I'm used to people making fun of the way I look.

She's never gone there before. She's trapped, backed into the darkest corner she's ever put herself in, and these are the fangs she decides to bare.

She snorts at me, holding her ground. I push back, poking her in the gut until she's backed into a shelf holding her snow globes and porcelain Santas.

“No, it's your screwed-up way of coping with your sad, shitty life.

You can't handle that my parents died because we were in the wrong place at the wrong time, so you tell everybody the tornado was geoengineered.

You invent every half-baked boogeyman story you can to explain what's wrong with the world because you're too afraid to look inside yourself and face up to the fact that you're going to be alone for the rest of your life.” I get so close to her face that our noses are practically touching.
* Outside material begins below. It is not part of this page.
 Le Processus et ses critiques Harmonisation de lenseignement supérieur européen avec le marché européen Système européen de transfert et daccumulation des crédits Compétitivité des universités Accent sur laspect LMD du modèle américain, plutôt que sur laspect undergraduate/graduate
“I can't hide the scar on my face, but all the makeup and Botox in the world can't hide the scar in your soul.”

It's dead silent except for the sound of the A/C turning on. Dinah's breaths are slow and aggressive. The blacks of her pupils drown out her green irises. Behind her quivering lips, her teeth grind into each other.

“You want to hit me? I fucking dare you,” she says. “Hit me. Hit me. Hit me.”

She gives me little shoves right in the chest, pushing me toward the wall, and keeps shoving me harder and harder until every atom of rage inside me has split and created a chain reaction of atomic explosions in my brain. The world turns bleached white for one prolonged moment, and I see nothing.

When my sight restores itself, I see Dinah holding her hand over her left eye, her other eye wide open, her mouth dropped like a broken elevator.

My right knuckle throbs and aches.

Our eyes meet. I'm as stunned as she is. A chill runs through me and my stomach tightens. The second my feet start to move, Dinah already has a snow globe in her hand, her face the bloodlust of a rabid coyote. I'm running so fast that the globe misses me and shatters against the wall.

I'm halfway down the hall toward my room, keeping ten feet ahead of her.

She's taller than me and more athletic, and I can't lead for long.

Another snow globe smashes into my bedroom door, showering me with glittery water and flying glass.

I slam the door behind me and twist the lock right as she's bearing down on me.

Dinah's knuckles are pounding against the door rapidly like one of those virus-stricken zombies from the movies.

A mix of rapid-fire curses and shrill howls erupt from behind the door, which starts to break in from her kicks.

I've watched these movies countless times, and the only option for survival in this moment is to jump straight out of the window and run for my life.

As I'm halfway out, the door busts open, and there's Dinah, in full rage-demon mode, barreling toward me at warp speed, her arms swinging powerfully.

I fall out of the window and into a bush, which tears off my graduation gown.

I push myself up and dash across the neighbor's lawn until I reach the road.

She sticks her head out the window and lets out a primal scream that hits my back like a shockwave, scaring hordes of birds out of the trees that flank me as I disappear down the road.

I run as far as Bueno Bueno Bueno, where I hide in the back room and spend the night, building a resting space on a bench with aprons left by ex-employees.

I doomscroll through everybody's graduation pictures and their updates about their college plans and bright futures. I tap my fingers before I switch to the Peace Corps website. My thumb circles over the “Apply Here” button. I mean, I'm homeless now. There's nowhere but up from here. I click.